Verilen Görev – Aşağıdaki deprem haberine göre Elif Turan, örgütlü bir toplumun ne kadar gerekli olduğunu neyin bir kez daha gösterdiğini söylüyor? Bir ile üç cümle arasında açıkla.

Verilen Metin –
■ ■ ■

Diyarbakır Emek ve Demokrasi Platformu, kentte kurulan kalıcı çadır kent yerleşiminden vazgeçilmesi için çağrıda bulundu.
Diyarbakır Emek ve Demokrasi Platformu, deprem süreci ve Dicle Nehri kıyısında yapımı süren çadır kente ilişkin Eğitim Sen 1 No’lu Şube’de basın toplantısı düzenledi. ‘Afetler değil, tedbirsizlik öldürür’ başlıklı basın metnini okuyan Diyarbakır Tabip Odası Başkanı Elif Turan, 6 Şubat’ta meydana gelen ve Diyarbakır’ı etkileyen depreme ilişkin bilgiler paylaştı. Turan, “Yaşanan depremde şehir merkezinde 2’si boş olmak üzere 8 bina, ilçe ve köylerde 12 yapı yıkılmıştır. Birçok sayıda bina hasar görmüştür. Merkezde yıkılan 6 binadaki arama kurtarma çalışmaları ne yazık ki 12 gün boyunca sürmüş, 18 Şubat itibarıyla sonlandırılmıştır. Yaşamını yitiren yurttaşımızın sayısı 407, yaralı sayısı 902 iken, halen hastanelerde 13’ü yoğun bakımda olmak üzere 32 kişinin yatarak tedavisi devam etmektedir” dedi.
Depremin yaşandığı an itibariyle, Kent Koruma ve Dayanışma Platformu bünyesinde oluşturulan kriz masasında yer aldıklarını hatırlatan Turan, “Arama kurtarma, sağlık hizmetleri, akut ihtiyaçlar, toplanma alanlarının belirlenmesi, acil uyarıların yapılması gibi birçok alanda koordinasyon ve saha faaliyeti yürüttük. Demokratik kitle örgütleri, meslek örgütleri ve sivil toplum geleneğinin göstermiş olduğu bu hızlı refleks, yaşamın her alanında örgütlü bir toplumun ne kadar elzem olduğunu bir kez daha göstermiştir. Depremin ilk saatlerinde birçok iş makinesi, elektronik ve manuel ekipman temin edilip gönüllü arkadaşlarımızla sahaya ulaştırılmıştır. Aciliyet arz eden battaniye, yiyecek, içecek gibi temel ihtiyaç malzemeleri hızlı bir şekilde dağıtılmaya başlanmıştır” diye belirtti.

■ ■ ■

Sağlanan Bilgiler –
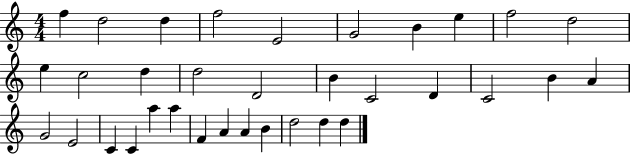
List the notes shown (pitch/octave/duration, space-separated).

F5/q D5/h D5/q F5/h E4/h G4/h B4/q E5/q F5/h D5/h E5/q C5/h D5/q D5/h D4/h B4/q C4/h D4/q C4/h B4/q A4/q G4/h E4/h C4/q C4/q A5/q A5/q F4/q A4/q A4/q B4/q D5/h D5/q D5/q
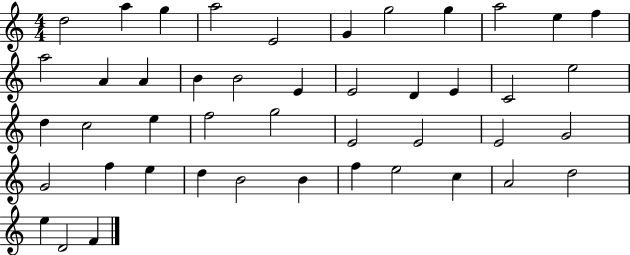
D5/h A5/q G5/q A5/h E4/h G4/q G5/h G5/q A5/h E5/q F5/q A5/h A4/q A4/q B4/q B4/h E4/q E4/h D4/q E4/q C4/h E5/h D5/q C5/h E5/q F5/h G5/h E4/h E4/h E4/h G4/h G4/h F5/q E5/q D5/q B4/h B4/q F5/q E5/h C5/q A4/h D5/h E5/q D4/h F4/q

■ ■ ■

Alıştırmanın Cevabı – Turan'a göre bunu demokratik kitle örgütlerinin, meslek örgütlerinin ve sivil toplum geleneğinin depremde gösterdiği hızlı refleks bir kez daha göstermiştir. Bu örgütler, Kent Koruma ve Dayanışma Platformu bünyesinde kurulan kriz masasında yer aldı. Arama kurtarma, sağlık hizmetleri, acil ihtiyaçlar, toplanma alanlarının belirlenmesi ve acil uyarılar gibi birçok alanda koordinasyon ve saha çalışması yürüttüler.